TASK DIRECTIONS: Find each line of the data below that contains the word "rack" and copy it out in full. Matching is case-sensitive.

--- START OF INFORMATION GIVEN ---

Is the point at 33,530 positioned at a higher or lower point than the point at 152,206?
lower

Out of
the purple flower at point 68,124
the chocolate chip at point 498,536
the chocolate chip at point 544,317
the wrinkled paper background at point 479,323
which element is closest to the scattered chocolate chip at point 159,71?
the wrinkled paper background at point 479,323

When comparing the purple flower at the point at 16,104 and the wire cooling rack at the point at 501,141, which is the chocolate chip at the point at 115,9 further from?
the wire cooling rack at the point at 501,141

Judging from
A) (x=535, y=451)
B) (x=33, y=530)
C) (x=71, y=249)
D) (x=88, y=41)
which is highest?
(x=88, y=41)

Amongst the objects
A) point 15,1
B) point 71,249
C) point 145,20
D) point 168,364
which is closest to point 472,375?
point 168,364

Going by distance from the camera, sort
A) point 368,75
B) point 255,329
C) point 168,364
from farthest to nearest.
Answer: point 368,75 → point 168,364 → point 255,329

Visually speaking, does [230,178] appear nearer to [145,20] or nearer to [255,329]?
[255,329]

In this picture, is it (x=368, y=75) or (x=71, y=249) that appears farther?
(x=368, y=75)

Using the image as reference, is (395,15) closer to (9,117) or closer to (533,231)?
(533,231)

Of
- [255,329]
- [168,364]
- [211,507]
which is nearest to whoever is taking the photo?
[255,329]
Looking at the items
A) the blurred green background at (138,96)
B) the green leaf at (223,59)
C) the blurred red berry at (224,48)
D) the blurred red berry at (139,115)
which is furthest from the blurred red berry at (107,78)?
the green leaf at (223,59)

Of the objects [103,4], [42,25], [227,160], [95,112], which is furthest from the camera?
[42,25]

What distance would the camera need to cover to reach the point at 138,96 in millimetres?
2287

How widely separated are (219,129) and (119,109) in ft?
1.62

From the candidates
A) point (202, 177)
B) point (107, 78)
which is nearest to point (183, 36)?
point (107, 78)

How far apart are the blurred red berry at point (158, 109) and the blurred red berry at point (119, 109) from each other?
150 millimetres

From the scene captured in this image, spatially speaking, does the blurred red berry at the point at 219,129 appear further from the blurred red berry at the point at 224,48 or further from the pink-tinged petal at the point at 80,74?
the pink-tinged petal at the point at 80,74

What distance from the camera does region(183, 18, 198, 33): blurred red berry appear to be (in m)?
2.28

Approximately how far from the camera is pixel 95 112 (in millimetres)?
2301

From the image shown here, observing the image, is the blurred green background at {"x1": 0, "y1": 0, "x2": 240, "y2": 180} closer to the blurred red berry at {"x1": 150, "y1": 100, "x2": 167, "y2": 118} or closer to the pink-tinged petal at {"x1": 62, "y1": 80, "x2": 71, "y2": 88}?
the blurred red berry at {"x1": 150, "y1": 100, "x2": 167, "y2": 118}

--- END OF INFORMATION GIVEN ---
--- START OF INFORMATION GIVEN ---

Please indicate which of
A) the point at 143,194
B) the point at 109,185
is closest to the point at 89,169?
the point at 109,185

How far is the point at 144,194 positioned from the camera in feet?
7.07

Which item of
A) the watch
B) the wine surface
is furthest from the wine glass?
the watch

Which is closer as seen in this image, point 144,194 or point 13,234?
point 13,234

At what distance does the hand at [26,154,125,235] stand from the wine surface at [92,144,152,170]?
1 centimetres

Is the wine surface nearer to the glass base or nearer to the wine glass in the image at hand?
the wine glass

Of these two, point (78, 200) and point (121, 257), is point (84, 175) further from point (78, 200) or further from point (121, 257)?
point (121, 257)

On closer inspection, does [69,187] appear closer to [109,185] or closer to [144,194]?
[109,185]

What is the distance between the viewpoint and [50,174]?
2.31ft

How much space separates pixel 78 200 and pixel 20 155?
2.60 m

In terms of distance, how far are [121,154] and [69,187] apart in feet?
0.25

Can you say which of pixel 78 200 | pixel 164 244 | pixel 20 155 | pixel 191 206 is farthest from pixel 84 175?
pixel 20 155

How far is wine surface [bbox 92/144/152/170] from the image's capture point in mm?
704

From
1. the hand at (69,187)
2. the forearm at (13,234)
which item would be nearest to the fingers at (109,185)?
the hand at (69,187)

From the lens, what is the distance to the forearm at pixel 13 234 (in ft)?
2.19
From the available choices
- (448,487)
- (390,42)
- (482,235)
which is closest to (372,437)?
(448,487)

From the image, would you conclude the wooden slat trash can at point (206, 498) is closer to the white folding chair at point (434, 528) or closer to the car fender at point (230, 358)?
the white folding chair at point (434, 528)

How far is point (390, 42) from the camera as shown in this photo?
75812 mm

--- END OF INFORMATION GIVEN ---

ANSWER FOR THE TASK:
When comparing the purple flower at the point at 16,104 and the wire cooling rack at the point at 501,141, which is the chocolate chip at the point at 115,9 further from?
the wire cooling rack at the point at 501,141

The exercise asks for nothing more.